Supplied passage: Begin

Sat, June 08, 2013
Last week, the Board of Trustees for the Social Security trust funds issued its annual report for 2013. Despite the temporary reduction in payroll tax collections enacted in response to the Great Recession, they project that the dates for exhaustion of the Medicare and Social Security trusts remain unchanged: the Social Security trust is expected to run out in 2033, and the Medicare trust should do the same in 2026. The Trustees also oversee the trust that covers Social Security Disability benefits, and they warn that the disability trust will be depleted much sooner, in 2016.
After 2033, the Trustees project that 77 percent of planned benefits will continue to be payable through income from payroll taxes. In order to avoid future insolvency, the report suggests a couple of possible changes in Social Security: either payroll taxes need to increase permanently by 2.66% (from the current rate of 12.40% to 15.06%) or scheduled benefits need to be reduced by about 16.5% to all current and future beneficiaries.
The Trustees also observe, somewhat drily, that if the future insolvency issue is not dealt with, there is a point of no return – if the problem is ignored until the reserves are depleted in 2033, even cutting benefits 100% for 2033 beneficiaries would not be enough to cover the shortfall in revenues. Thus, the Trustees urge “that lawmakers address the projected trust fund shortfalls in a timely way in order to phase in necessary changes and give workers and beneficiaries time to adjust to them.”
A recent New York Times op-ed piece claims that the situation is actually worse than the report indicates. The article, “Social Security: It’s Worse Than You Think,” argues that the methods used to reach the Trustee’s conclusions are seriously flawed. According to researchers Gary King and Samir Soneji, the government is under-estimating the effects of increasing longevity. If, as they claim, Social Security beneficiaries will live longer than the Trustees estimate, they will receive benefits for longer than current estimates indicate, and the Trusts will be depleted sooner than expected.
The political realities associated with Social Security are such that few lawmakers are willing to initiate the unpleasant tax increases and/or benefit cuts that are needed to address the future insolvency of the trusts. Other alternatives include raising the age at which full benefits are received or reducing the annual cost-of-living adjustments given to beneficiaries. This last change was suggested during recent deficit reduction negotiations.
Unsurprisingly, the proposal to reduce future Social Security cost-of-living increases has been met with howls of protest from various quarters, including an editorial in the New York Times and this position paper from AARP. Social Security continues to be the “third rail” of American politics. It seems unlikely that a lasting solution will be found to prevent a reduction in future Social Security benefits without a considerable change from the current political climate.
Until a lasting solution is found, workers planning for retirement will be wise to plan on receiving future Social Security benefits that are 15 -25% lower than the numbers projected on their annual SSA benefit statements.

Supplied passage: End

### Actions to take:
#1 Name each trust fund in the Social Security trustees' report text along with the year it is projected to be exhausted or depleted.
#2 According to the Social Security trustees' report text, what share of planned benefits would still be payable through payroll tax income after 2033?

Data to examine: Begin

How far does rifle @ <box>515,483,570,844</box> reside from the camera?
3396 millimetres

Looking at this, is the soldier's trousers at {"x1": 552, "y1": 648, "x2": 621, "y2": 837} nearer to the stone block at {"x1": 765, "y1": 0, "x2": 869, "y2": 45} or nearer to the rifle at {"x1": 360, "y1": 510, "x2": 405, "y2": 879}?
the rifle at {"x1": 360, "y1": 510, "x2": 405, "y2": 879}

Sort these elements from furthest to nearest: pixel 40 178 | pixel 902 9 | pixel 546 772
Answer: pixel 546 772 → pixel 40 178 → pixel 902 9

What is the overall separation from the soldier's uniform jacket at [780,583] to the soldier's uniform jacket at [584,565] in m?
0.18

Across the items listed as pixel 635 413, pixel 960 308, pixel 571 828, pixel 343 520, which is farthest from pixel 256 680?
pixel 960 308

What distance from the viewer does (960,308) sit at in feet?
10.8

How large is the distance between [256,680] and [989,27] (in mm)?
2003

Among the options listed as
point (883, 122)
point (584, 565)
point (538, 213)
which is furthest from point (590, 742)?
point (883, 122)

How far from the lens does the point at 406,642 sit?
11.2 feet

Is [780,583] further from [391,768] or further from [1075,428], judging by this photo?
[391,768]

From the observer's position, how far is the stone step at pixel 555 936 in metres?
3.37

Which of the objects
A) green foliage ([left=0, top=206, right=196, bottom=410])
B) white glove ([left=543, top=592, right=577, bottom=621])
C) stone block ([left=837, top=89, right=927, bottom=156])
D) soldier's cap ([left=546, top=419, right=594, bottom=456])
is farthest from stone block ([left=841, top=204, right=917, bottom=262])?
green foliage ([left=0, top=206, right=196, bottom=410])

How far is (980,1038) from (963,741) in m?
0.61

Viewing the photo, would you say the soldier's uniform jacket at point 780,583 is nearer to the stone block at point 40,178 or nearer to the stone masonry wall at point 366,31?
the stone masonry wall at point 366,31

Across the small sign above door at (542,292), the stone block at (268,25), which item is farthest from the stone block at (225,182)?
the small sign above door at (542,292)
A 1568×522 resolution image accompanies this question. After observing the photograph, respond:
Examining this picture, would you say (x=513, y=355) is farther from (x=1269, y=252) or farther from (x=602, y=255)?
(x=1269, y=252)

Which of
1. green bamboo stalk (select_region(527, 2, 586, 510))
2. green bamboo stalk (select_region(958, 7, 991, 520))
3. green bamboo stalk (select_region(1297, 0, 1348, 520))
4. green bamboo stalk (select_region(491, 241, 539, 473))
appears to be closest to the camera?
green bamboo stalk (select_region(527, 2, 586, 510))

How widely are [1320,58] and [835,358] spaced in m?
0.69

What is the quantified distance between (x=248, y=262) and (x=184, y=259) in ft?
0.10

Data to examine: End

### Answers to each task:
#1
- Social Security trust: 2033
- Medicare trust: 2026
- Social Security Disability trust: 2016

#2 77 percent.